Parcours et influences

Ancien professeur d’économie-gestion, Étienne Chouard émerge sur la scène publique en 2005, lorsqu’il publie sur son blog une analyse détaillée du traité établissant une Constitution pour l’Europe. Son texte, partagé massivement, contribue à nourrir le camp du « non », qui finira par l’emporter lors du référendum. Il devient alors une voix influente dans les milieux critiques de l’Union européenne et du système représentatif en général.

Depuis, Chouard n’a cessé d’explorer les rouages de ce qu’il considère comme une imposture démocratique. Son combat : démontrer que l’élection, loin d’être l’outil suprême de la souveraineté populaire, est en réalité un instrument de confiscation du pouvoir par une élite. Il s’inspire notamment d’auteurs comme Cornelius Castoriadis et des expériences de démocratie directe, en particulier l’Athènes antique et certaines pratiques suisses contemporaines.

Une critique radicale de la démocratie représentative

Pour Chouard, notre système politique actuel ne mérite même pas le nom de « démocratie« . Il parle plutôt d’un « système oligarchique à masque démocratique ». Les élus, une fois en poste, deviennent une caste protégée de toute remise en cause populaire, guidée par ses propres intérêts plutôt que par la volonté générale.
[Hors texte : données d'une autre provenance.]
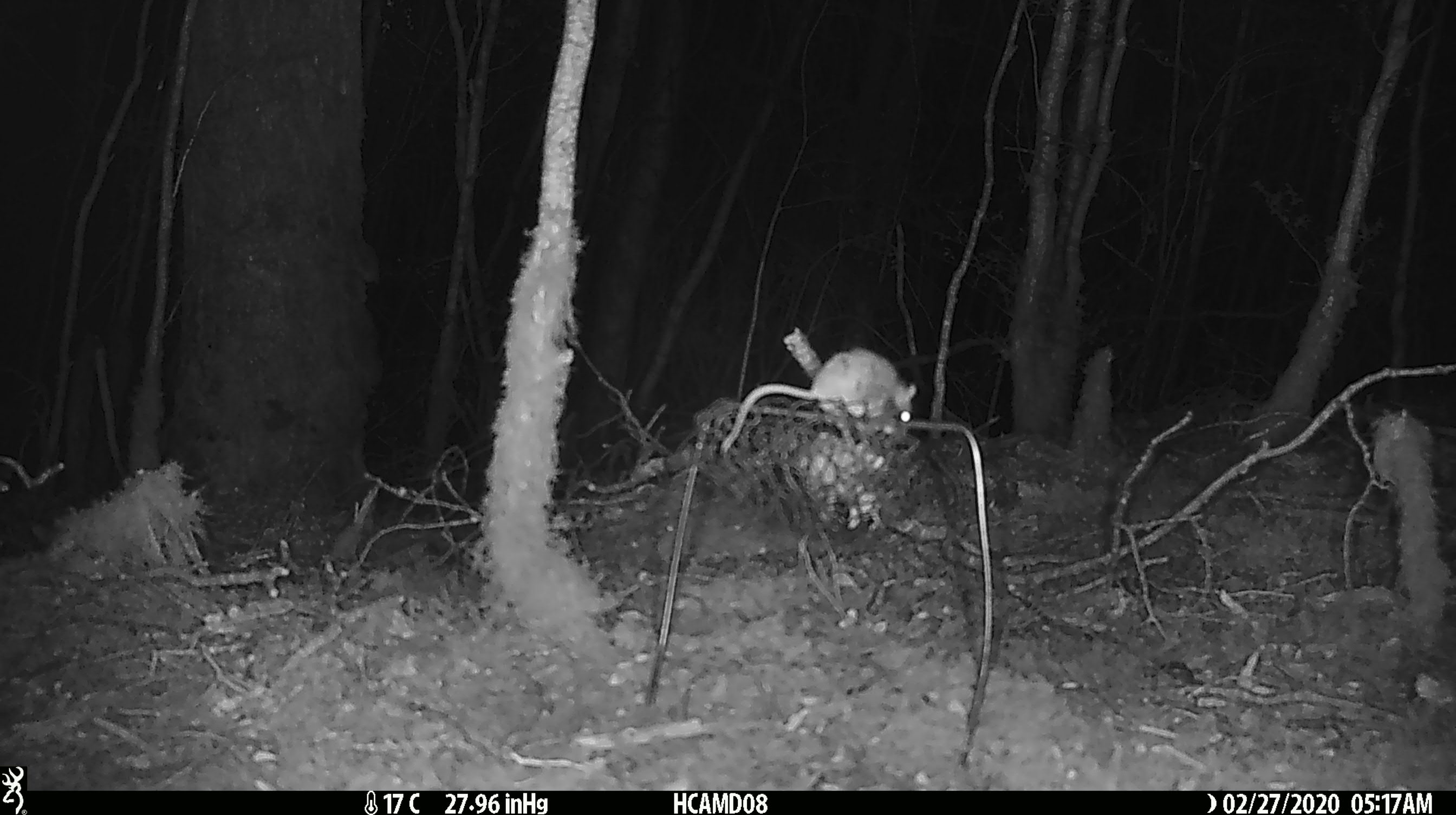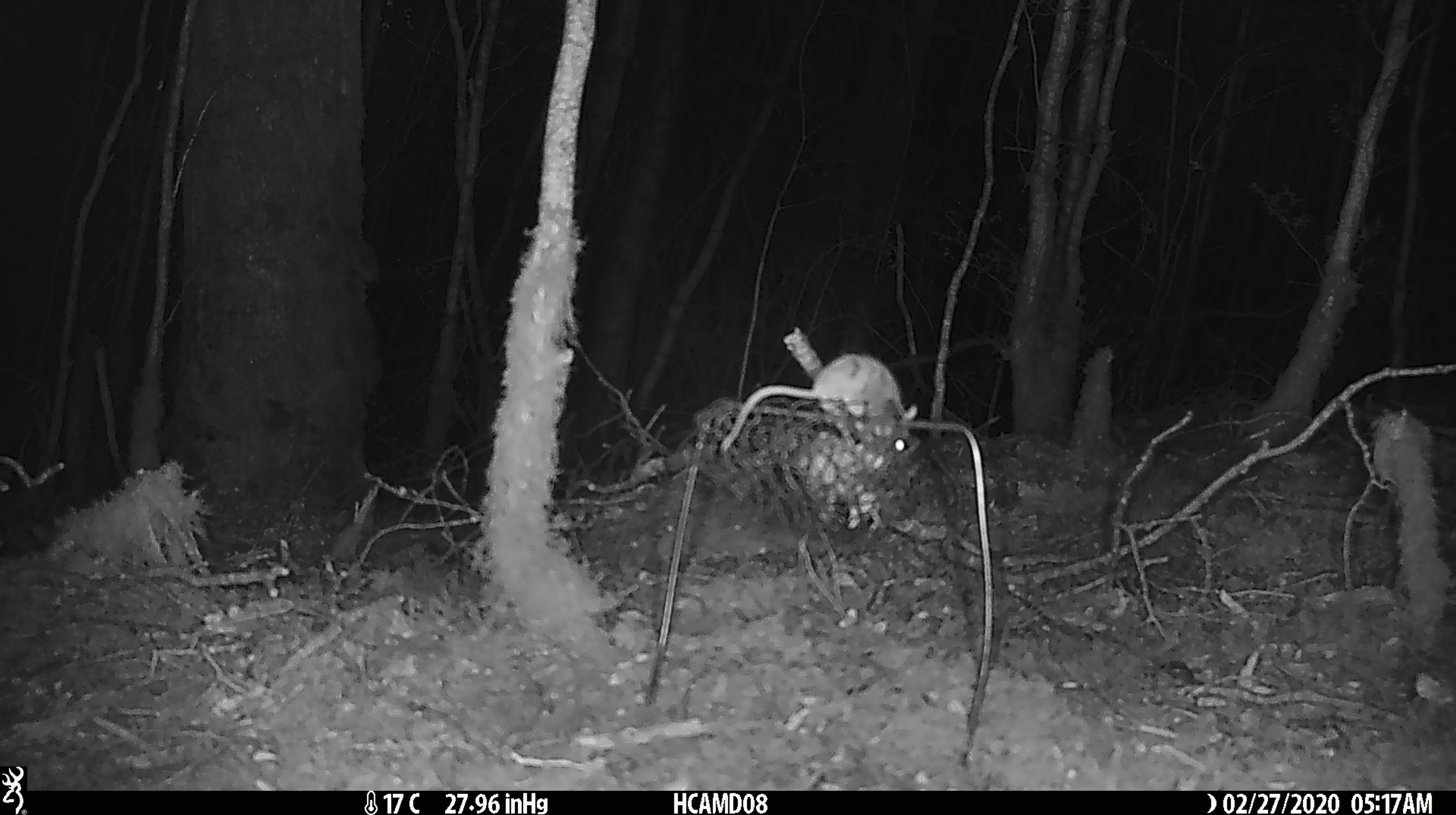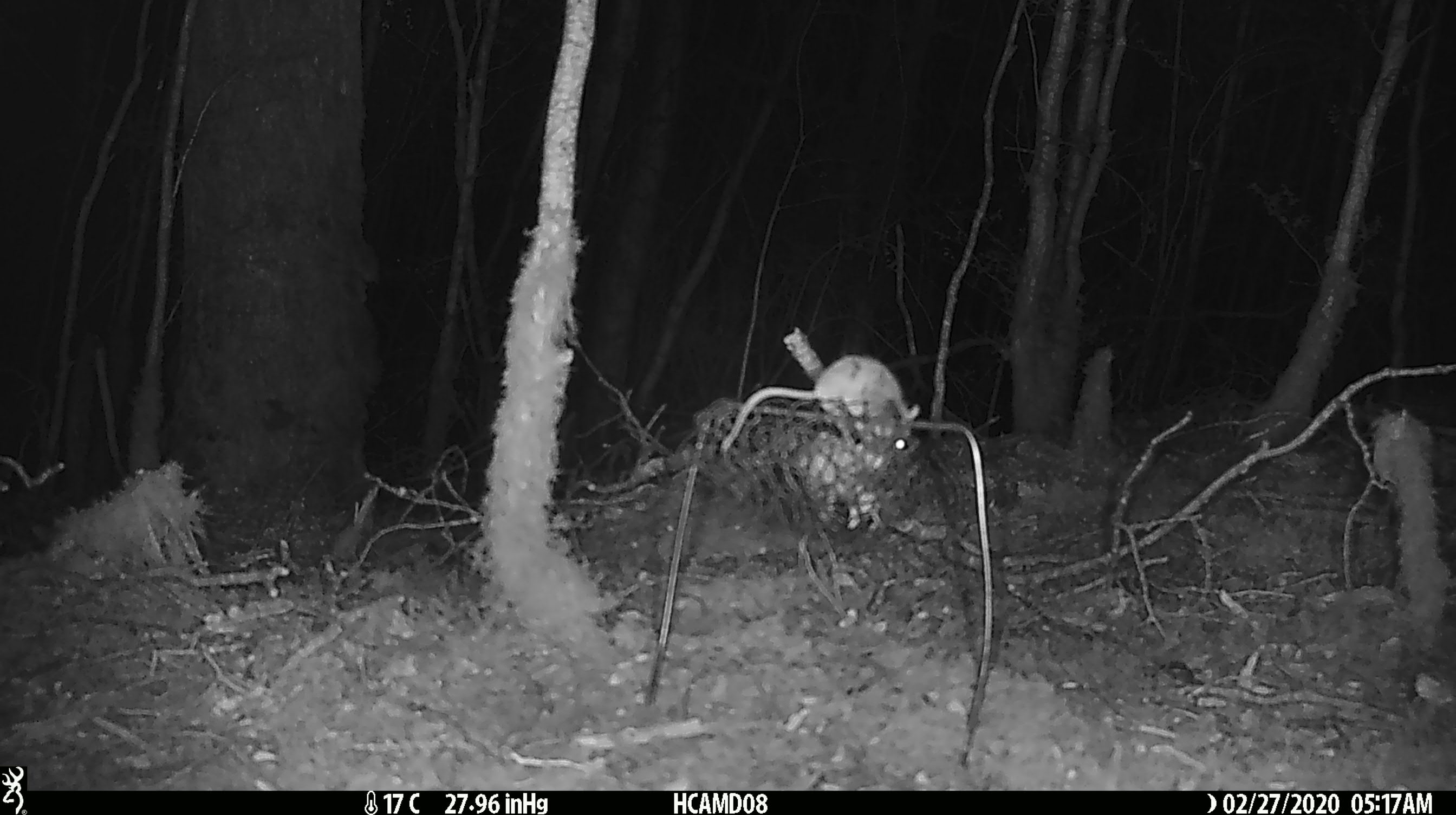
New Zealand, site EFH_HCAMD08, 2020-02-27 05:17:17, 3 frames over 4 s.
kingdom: Animalia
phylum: Chordata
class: Mammalia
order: Rodentia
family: Muridae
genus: Mus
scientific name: Mus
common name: mouse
Selon lui, le suffrage universel, tel qu’il est pratiqué aujourd’hui, n’est qu’un leurre destiné à donner l’illusion du choix aux citoyens tout en maintenant le véritable pouvoir entre les mains d’une minorité.

Illustration d'une assemblée parlementaire où les politiciens sont manipulés par des fils comme des marionnettes, symbolisant la mainmise invisible sur le pouvoir.

Ses propositions : vers une démocratie véritablement citoyenne ?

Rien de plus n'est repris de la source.